Albert was born in Cologne (mod. Koln, Germany) in the late twelfth century. As a canon of the cathedral of Bremen, he was appointed bishop of Riga in 1229 by the archbishop of Hamburg-Bremen, Gerhard II; the cathedral chapter of Riga, however, chose a Premonstratensian canon from Magdeburg by the name of Nicholas, whose election was approved by Pope Gregory IX in 1231. Albert was made archbishop of Armagh in Ireland in 1240, but after taking part in the Council of Lyons (1245), he was appointed as archbishop of Prussia, Livonia, and Estonia by Pope Innocent IV (1246).
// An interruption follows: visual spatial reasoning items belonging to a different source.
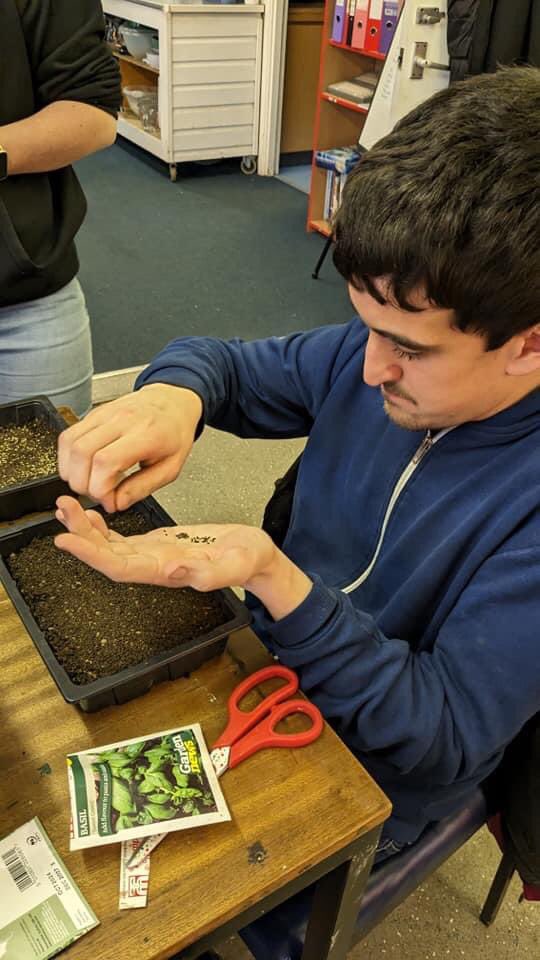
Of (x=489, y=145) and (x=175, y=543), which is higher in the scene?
(x=489, y=145)

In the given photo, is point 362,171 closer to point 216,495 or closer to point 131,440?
point 131,440

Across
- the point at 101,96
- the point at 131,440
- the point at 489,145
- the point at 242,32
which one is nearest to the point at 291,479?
the point at 131,440

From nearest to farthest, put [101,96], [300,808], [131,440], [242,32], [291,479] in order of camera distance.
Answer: [300,808], [131,440], [291,479], [101,96], [242,32]

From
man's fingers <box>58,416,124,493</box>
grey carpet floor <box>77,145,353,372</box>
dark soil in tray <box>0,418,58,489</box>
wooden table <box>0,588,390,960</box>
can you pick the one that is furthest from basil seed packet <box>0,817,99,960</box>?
grey carpet floor <box>77,145,353,372</box>

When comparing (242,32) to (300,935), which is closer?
(300,935)

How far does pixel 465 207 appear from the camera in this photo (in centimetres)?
62

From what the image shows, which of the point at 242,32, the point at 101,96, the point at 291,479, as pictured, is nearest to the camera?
the point at 291,479

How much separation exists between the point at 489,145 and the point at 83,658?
0.55m

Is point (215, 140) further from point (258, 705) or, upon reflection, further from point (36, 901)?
point (36, 901)

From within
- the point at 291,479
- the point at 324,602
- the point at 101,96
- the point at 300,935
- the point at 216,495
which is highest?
the point at 101,96

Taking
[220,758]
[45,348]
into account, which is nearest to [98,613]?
[220,758]

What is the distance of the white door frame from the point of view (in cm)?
378

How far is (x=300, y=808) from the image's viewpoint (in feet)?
2.03

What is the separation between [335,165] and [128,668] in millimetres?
3059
A few months later he was also made papal legate for these lands and for Holstein, Rugen, Gotland, and Russia. The pope ordered the Prussians to hand over to the archbishop all the lands that had formerly belonged to the late Bishop Christian of Prussia, including a castle in what is believed to have been the newly founded town of Konigsberg (mod. Kaliningrad, Russia), then in the hands of the Teutonic Order in Prussia. It is likely that Albert desired to control the order by establishing his archbishopric in the town.
The Teutonic Order refused to accept the archbishop’s attempts to establish supremacy, and the conflict between them intensified in the following years. The order’s diplomacy brought about the loss of Albert’s position as legate, and eventually the pope was persuaded to move him to Livonia, appointing him as the first archbishop of Riga in 1255.
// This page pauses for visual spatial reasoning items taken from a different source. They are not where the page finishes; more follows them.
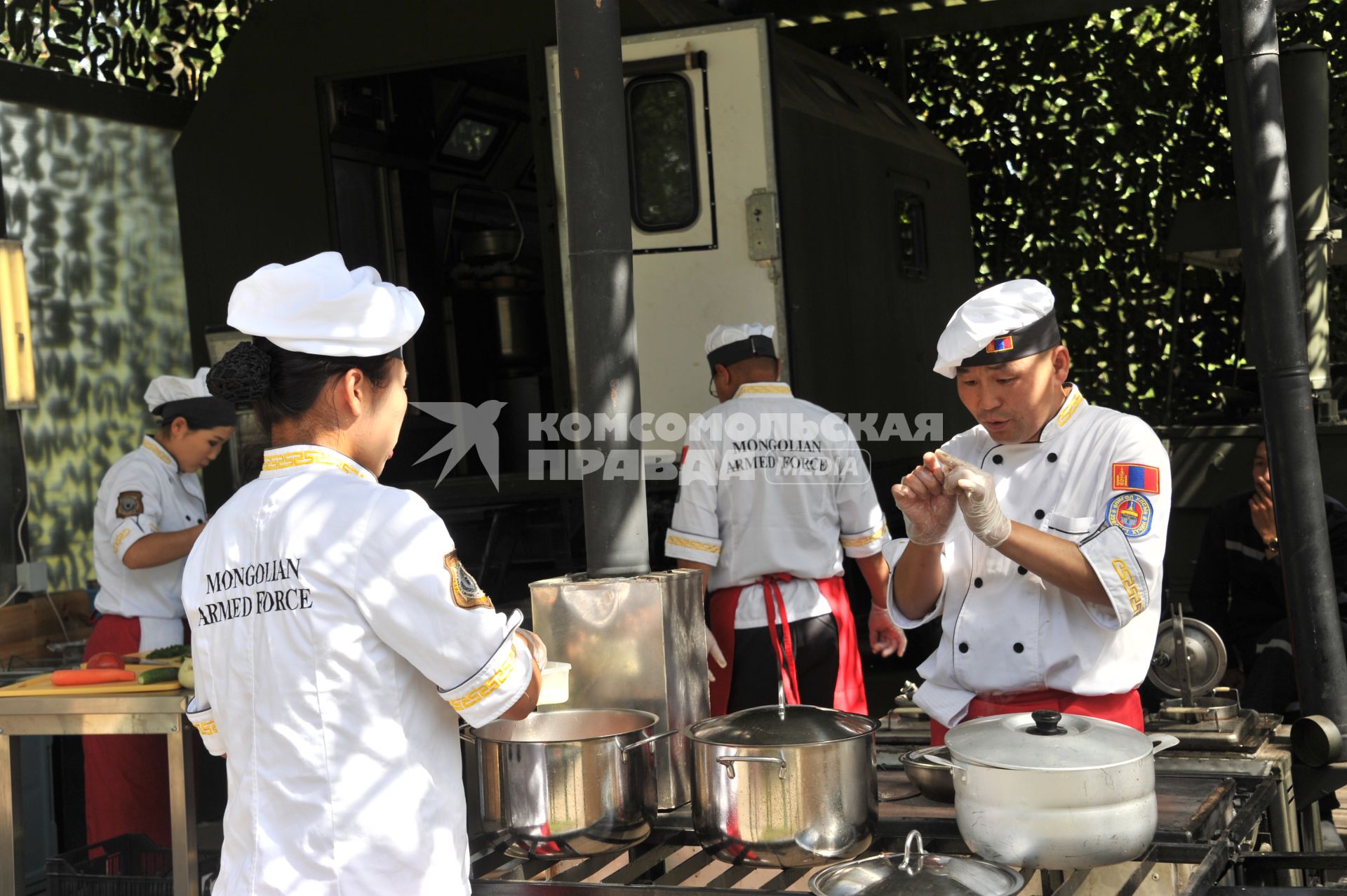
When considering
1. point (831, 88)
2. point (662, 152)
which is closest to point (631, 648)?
point (662, 152)

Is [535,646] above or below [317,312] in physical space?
below

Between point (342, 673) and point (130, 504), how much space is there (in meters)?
3.03

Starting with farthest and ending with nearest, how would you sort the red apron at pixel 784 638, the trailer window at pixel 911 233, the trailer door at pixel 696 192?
1. the trailer window at pixel 911 233
2. the trailer door at pixel 696 192
3. the red apron at pixel 784 638

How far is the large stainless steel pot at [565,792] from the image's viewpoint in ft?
7.13

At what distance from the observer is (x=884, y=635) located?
432cm

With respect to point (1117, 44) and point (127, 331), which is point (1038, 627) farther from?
point (1117, 44)

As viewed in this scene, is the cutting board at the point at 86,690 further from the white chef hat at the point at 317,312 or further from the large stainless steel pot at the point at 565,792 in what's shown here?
the white chef hat at the point at 317,312

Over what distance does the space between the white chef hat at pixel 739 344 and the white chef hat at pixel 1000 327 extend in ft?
6.30

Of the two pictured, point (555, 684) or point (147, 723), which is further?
point (147, 723)

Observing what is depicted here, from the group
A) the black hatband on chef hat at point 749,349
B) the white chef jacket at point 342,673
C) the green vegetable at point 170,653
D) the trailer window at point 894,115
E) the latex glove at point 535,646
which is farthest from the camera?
the trailer window at point 894,115

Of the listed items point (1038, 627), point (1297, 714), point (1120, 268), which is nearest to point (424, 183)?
point (1297, 714)

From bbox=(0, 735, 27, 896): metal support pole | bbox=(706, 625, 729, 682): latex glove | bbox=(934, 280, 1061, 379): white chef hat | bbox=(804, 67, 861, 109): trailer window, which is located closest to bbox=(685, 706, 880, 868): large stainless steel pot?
bbox=(934, 280, 1061, 379): white chef hat

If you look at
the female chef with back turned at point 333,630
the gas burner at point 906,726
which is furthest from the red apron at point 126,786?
the female chef with back turned at point 333,630

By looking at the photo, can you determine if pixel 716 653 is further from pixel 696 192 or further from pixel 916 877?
pixel 916 877
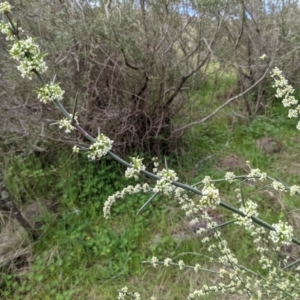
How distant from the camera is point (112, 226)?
3533 mm

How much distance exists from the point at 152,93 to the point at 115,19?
0.85 m

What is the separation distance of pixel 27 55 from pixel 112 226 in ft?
8.14

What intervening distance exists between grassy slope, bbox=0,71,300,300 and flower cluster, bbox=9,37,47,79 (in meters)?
1.82

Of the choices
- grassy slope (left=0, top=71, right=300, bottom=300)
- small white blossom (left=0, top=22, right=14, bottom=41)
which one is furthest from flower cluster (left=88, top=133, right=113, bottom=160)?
grassy slope (left=0, top=71, right=300, bottom=300)

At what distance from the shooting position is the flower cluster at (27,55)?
123cm

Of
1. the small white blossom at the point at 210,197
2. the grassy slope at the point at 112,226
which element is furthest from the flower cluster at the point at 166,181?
the grassy slope at the point at 112,226

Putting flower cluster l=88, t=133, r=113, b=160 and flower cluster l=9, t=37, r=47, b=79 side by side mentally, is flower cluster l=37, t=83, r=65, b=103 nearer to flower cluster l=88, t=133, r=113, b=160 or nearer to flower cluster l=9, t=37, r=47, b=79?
flower cluster l=9, t=37, r=47, b=79

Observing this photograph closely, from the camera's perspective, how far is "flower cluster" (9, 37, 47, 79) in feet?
4.03

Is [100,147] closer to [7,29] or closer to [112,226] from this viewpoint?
[7,29]

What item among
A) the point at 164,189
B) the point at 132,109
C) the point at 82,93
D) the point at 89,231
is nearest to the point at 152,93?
the point at 132,109

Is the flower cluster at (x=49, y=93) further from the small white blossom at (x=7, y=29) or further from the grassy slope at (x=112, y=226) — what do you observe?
the grassy slope at (x=112, y=226)

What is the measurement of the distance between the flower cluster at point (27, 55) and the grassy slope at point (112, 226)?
1823 mm

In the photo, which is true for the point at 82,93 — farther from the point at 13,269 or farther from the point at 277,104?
the point at 277,104

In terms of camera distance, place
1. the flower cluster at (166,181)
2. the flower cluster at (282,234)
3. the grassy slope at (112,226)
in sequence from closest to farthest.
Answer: the flower cluster at (282,234) → the flower cluster at (166,181) → the grassy slope at (112,226)
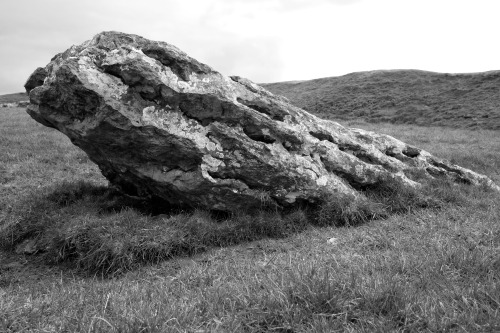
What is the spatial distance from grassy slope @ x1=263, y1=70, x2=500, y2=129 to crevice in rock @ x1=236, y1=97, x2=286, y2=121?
2539cm

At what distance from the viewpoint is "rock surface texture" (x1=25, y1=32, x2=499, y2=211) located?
898 centimetres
In his new see Albert continued his struggle against the military and political power of the order. In 1267 he allied himself with Gunzelin, count of Schwerin, in what was intended as a joint strike against both the order and the pagans in Livonia. The plan failed, however, and the following year Albert was taken prisoner by Otto von Lauterberg, the order’s Livonian master. He was only released after promising not to make any complaints to the pope and to desist from opposing the order. Sometime between November 1272 and March 1273, Albert died, without having been able to reduce the power of the Teutonic Order in the Baltic lands.
-Carsten Selch Jensen
Bibliography
Gause, Fritz, “Der Deutsche Orden und die Grundung von Burg und Stadt Konigsberg,” in Acht Jahrhunderte Deutscher Orden, ed. Klemens Wieser (Bad Godesberg: Verlag Wissenschaftliches Archiv Bad Godesberg, 1967), pp. 137-142.
Hehmann, Manfred, Das Lettenland im Mittelalter (Koln: Bohlau, 1954).